Collected data entries:
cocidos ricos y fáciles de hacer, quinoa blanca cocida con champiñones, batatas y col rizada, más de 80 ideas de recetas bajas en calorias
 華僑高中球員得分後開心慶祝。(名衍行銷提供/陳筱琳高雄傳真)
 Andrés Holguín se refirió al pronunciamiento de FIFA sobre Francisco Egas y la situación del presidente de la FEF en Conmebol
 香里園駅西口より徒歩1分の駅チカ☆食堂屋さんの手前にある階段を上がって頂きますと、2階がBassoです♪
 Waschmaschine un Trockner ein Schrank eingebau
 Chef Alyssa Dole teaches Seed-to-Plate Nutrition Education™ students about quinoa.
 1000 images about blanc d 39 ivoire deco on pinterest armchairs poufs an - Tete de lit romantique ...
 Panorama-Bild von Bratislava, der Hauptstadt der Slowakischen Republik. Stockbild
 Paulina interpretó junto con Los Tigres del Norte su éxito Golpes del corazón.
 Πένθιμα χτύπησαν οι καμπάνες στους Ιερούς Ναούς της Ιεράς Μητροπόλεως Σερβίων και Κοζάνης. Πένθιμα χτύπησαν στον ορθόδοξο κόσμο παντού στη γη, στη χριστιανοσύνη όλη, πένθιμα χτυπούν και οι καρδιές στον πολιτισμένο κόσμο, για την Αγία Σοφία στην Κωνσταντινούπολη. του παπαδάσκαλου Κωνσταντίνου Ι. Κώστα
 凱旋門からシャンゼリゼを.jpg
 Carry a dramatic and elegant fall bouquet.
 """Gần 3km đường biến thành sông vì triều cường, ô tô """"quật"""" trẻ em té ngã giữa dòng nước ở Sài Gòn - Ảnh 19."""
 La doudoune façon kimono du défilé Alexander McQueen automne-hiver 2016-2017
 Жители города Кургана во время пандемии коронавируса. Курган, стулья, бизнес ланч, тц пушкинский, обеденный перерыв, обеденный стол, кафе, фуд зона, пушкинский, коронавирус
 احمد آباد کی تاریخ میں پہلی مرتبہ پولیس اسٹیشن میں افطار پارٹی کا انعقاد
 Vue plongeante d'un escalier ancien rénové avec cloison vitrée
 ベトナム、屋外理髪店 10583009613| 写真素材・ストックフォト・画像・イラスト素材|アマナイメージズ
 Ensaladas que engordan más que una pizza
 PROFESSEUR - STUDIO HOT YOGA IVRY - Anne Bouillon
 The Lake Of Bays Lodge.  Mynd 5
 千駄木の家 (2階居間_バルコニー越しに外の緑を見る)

Exercise instructions:
Write out all the entries exactly.

Response to this task:
cocidos ricos y fáciles de hacer, quinoa blanca cocida con champiñones, batatas y col rizada, más de 80 ideas de recetas bajas en calorias
 華僑高中球員得分後開心慶祝。(名衍行銷提供/陳筱琳高雄傳真)
 Andrés Holguín se refirió al pronunciamiento de FIFA sobre Francisco Egas y la situación del presidente de la FEF en Conmebol
 香里園駅西口より徒歩1分の駅チカ☆食堂屋さんの手前にある階段を上がって頂きますと、2階がBassoです♪
 Waschmaschine un Trockner ein Schrank eingebau
 Chef Alyssa Dole teaches Seed-to-Plate Nutrition Education™ students about quinoa.
 1000 images about blanc d 39 ivoire deco on pinterest armchairs poufs an - Tete de lit romantique ...
 Panorama-Bild von Bratislava, der Hauptstadt der Slowakischen Republik. Stockbild
 Paulina interpretó junto con Los Tigres del Norte su éxito Golpes del corazón.
 Πένθιμα χτύπησαν οι καμπάνες στους Ιερούς Ναούς της Ιεράς Μητροπόλεως Σερβίων και Κοζάνης. Πένθιμα χτύπησαν στον ορθόδοξο κόσμο παντού στη γη, στη χριστιανοσύνη όλη, πένθιμα χτυπούν και οι καρδιές στον πολιτισμένο κόσμο, για την Αγία Σοφία στην Κωνσταντινούπολη. του παπαδάσκαλου Κωνσταντίνου Ι. Κώστα
 凱旋門からシャンゼリゼを.jpg
 Carry a dramatic and elegant fall bouquet.
 """Gần 3km đường biến thành sông vì triều cường, ô tô """"quật"""" trẻ em té ngã giữa dòng nước ở Sài Gòn - Ảnh 19."""
 La doudoune façon kimono du défilé Alexander McQueen automne-hiver 2016-2017
 Жители города Кургана во время пандемии коронавируса. Курган, стулья, бизнес ланч, тц пушкинский, обеденный перерыв, обеденный стол, кафе, фуд зона, пушкинский, коронавирус
 احمد آباد کی تاریخ میں پہلی مرتبہ پولیس اسٹیشن میں افطار پارٹی کا انعقاد
 Vue plongeante d'un escalier ancien rénové avec cloison vitrée
 ベトナム、屋外理髪店 10583009613| 写真素材・ストックフォト・画像・イラスト素材|アマナイメージズ
 Ensaladas que engordan más que una pizza
 PROFESSEUR - STUDIO HOT YOGA IVRY - Anne Bouillon
 The Lake Of Bays Lodge.  Mynd 5
 千駄木の家 (2階居間_バルコニー越しに外の緑を見る)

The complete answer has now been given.